I. Inwieweit wird der BGB AT durch das HGB modifiziert?
1. Was sind Handelsbräuche (§ 346 HGB)?
Nach § 157 BGB sind Verträge so auszulegen, wie Treu und Glauben mit Rücksicht auf die Verkehrssitte es erfordern, also grundsätzlich objektiv nach dem, was im Geschäftsverkehr regelmäßig vereinbart wird. Im Handelsrecht wird dies konkretisiert: § 346 HGB bestimmt, dass unter Kaufleuten in Ansehung der Bedeutung und Wirkung von Handlungen und Unterlassungen auf Handelsbräuche Rücksicht zu nehmen ist.
Das bedeutet zunächst nichts anderes, als dass bei der Auslegung von Willenserklärungen und Verträgen die Handelsbräuche (als besondere Verkehrssitte) zu beachten sind. Handelsbräuche sind „Gewohnheiten und Gebräuche des Handelsverkehrs, die durch ihre gleichmäßige, einheitliche und freiwillige Übung für vergleichbare Geschäftsvorfälle einen verpflichtenden Charakter erhalten haben“ (so BGH NJW 2001, 2464, 2465).

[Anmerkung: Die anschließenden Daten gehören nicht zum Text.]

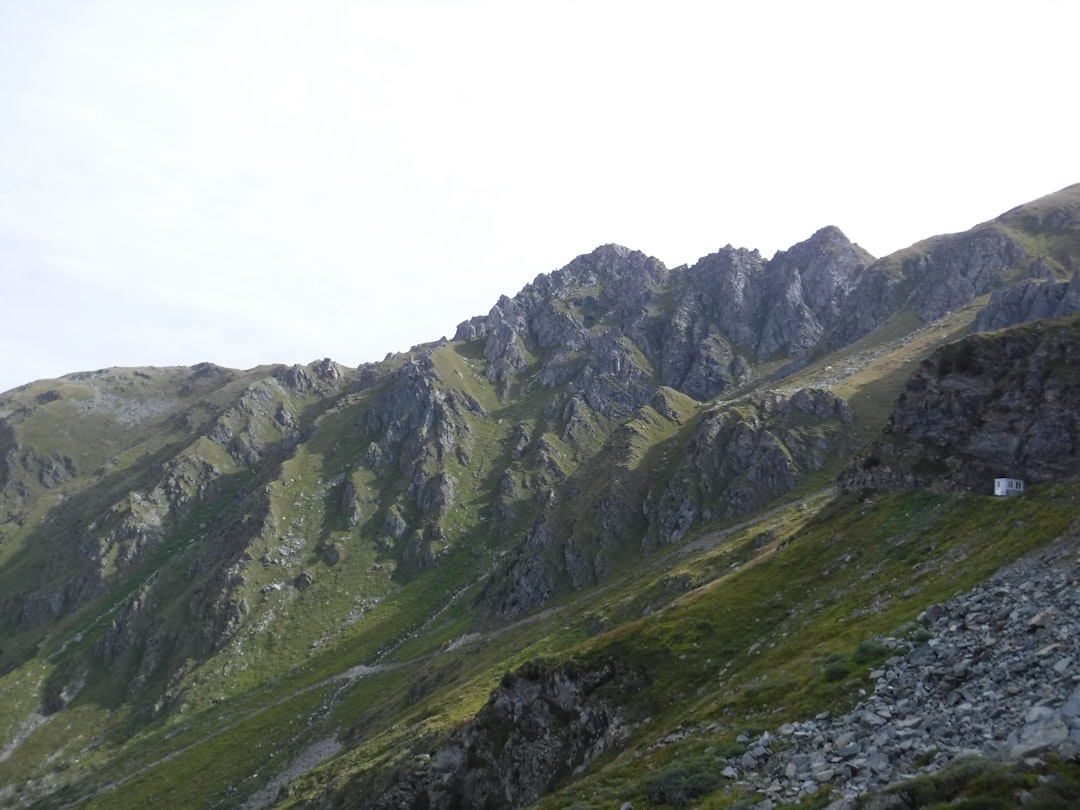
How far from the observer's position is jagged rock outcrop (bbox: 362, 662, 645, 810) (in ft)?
176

§ 346 HGB ist allerdings weiter gefasst als § 157 BGB: Die handelsrechtliche Regelung erfasst nicht nur Verträge, sondern alle Handlungen und Unterlassungen. Praktisch macht dies aber kaum einen Unterschied, da auch § 157 BGB nach ganz hM auf alle Rechtsgeschäfte und auch auf einzelne Willenserklärungen angewandt wird.